Goal a: Copy the records word for word, from their first line up to and including the line with "top-left (0, 113), bottom-right (39, 195)".

Text extract:
Tuesday, January 27, 2009

The Metropolitan Theatre in Manila, Philippines

Manila City has a huge Performing Arts movement, with a Spanish influence for 300 years and nearly 100 years of U.S. influence, Filipinos have had a long attraction for drama, as in many capitals of America and Europe; stage companies are mixed, official companies, commercial companies, and many groups of student theatre share the field. But on my trip to the Philippines was not going to see its contemporary theater performances, instead I sought expressions linked to tradition, the festival, the ritual, and arrived at a bad time.

My trip to the Philippines was so like many other unintended, but this time I did not touch a single popular festivities, I could not get any information about schedules in theaters or student performances, not a single representation at the state theatres, nothing more apart that concerts and dance (with companies and artists from abroad), and therefore I accepted that I had no encouragement to see and listen to any Musical in Filipino version. I was looking for history, theater tradition, I read a bit and found they had a theatre, a building, which was recognized as one of the most beautiful and important buildings of Philippines, The Metropolitan Theater.

Manila’s Metropolitan Theater is located in the heart of the capital, now displaced as a care-free zone full of dirtiness, a zone contaminated by noise and gases from cars, contaminated by that life of a city that does not stop his movement. Hundreds of years ago there were other major theaters in the same place, maybe a few meters away, and the area was recognized as an important center of cultural activities. Then, in the 30s of last Century, was designed and built this theatre as their national theater, a building that was on a par with those of the richest world capitals. Manila lived an unparalleled wealth since the beginning of the Century, the city was redesigned, increased both the quality of their buildings as their services. There was much money, it was rich, so European artists (Filipino and foreigners) could be paid and many of them came to build, sculpt, paint and perform.

The Metropolitan Theater was designed with the most modern from the new architectural era, the Art Deco. With its vast global expansion, Art Deco could sustain the purity of the style born in France and be mixed with characteristics and specific details to each region's culture . That has been one of my most pleasant experiences while traveling, seeing different types of Art Deco buildings in the world, from Miami to Paris, from Shanghai to Mexico City, from Beirut to Bangkok or in this case in Manila.

The theater was designed in 1931 by Filipino architect Juan M. Guzman Arellano, the lobby wall designed by the famous painter, also Filipino, Fernando Amorsolo, and the sculptures on the facade were designed by the Italian artist Ricardo Monti; details within the regional style, Filipino’s details (plants from the region, objects, etc.), on the walls and ceilings were made by the artist Isabelo Tampingco. Even do much of this work is lost.

Data shown:
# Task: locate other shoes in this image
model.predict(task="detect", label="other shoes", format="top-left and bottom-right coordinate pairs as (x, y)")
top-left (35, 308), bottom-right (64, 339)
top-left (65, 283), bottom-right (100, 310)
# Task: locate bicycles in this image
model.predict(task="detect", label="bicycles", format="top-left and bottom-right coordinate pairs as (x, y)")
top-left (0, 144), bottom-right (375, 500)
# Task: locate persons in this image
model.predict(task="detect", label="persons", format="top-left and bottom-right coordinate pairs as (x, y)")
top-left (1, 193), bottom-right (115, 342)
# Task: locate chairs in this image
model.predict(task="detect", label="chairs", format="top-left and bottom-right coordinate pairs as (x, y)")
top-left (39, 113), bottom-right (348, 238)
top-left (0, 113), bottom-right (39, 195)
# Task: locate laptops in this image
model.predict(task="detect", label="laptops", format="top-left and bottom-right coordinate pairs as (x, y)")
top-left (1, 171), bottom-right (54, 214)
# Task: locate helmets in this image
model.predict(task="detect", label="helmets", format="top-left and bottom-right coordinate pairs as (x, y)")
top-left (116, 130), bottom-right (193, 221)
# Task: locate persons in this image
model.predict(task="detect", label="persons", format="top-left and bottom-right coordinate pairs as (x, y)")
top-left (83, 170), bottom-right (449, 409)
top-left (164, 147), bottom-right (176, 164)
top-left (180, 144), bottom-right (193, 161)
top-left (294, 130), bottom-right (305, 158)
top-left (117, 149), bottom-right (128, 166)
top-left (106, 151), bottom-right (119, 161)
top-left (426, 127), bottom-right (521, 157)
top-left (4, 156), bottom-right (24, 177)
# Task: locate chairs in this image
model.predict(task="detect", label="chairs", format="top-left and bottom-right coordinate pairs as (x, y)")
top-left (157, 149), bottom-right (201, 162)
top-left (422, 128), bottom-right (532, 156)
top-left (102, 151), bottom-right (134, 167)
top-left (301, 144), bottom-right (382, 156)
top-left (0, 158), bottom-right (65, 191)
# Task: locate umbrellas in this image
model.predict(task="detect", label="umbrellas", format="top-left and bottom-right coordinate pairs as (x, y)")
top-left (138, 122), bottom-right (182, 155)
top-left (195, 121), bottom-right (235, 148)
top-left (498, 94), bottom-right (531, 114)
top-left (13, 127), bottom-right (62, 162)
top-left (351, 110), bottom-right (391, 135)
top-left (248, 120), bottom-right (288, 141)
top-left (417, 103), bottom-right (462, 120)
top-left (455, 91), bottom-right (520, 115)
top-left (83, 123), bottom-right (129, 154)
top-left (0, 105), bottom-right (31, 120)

Goal b:
Answer these from the post on Manila's Metropolitan Theater, one answer per line:
(i) How many years of Spanish influence does it mention?
(ii) In what architectural style was the theater designed?
(iii) Who designed the theater in 1931?

Final answer a:
# Task: locate other shoes in this image
model.predict(task="detect", label="other shoes", format="top-left and bottom-right coordinate pairs as (x, y)")
top-left (35, 308), bottom-right (64, 339)
top-left (65, 283), bottom-right (100, 310)
# Task: locate bicycles in this image
model.predict(task="detect", label="bicycles", format="top-left and bottom-right coordinate pairs as (x, y)")
top-left (0, 144), bottom-right (375, 500)
# Task: locate persons in this image
model.predict(task="detect", label="persons", format="top-left and bottom-right coordinate pairs as (x, y)")
top-left (1, 193), bottom-right (115, 342)
# Task: locate chairs in this image
model.predict(task="detect", label="chairs", format="top-left and bottom-right coordinate pairs as (x, y)")
top-left (39, 113), bottom-right (348, 238)
top-left (0, 113), bottom-right (39, 195)

Final answer b:
(i) 300 years
(ii) Art Deco
(iii) Filipino architect Juan M. Guzman Arellano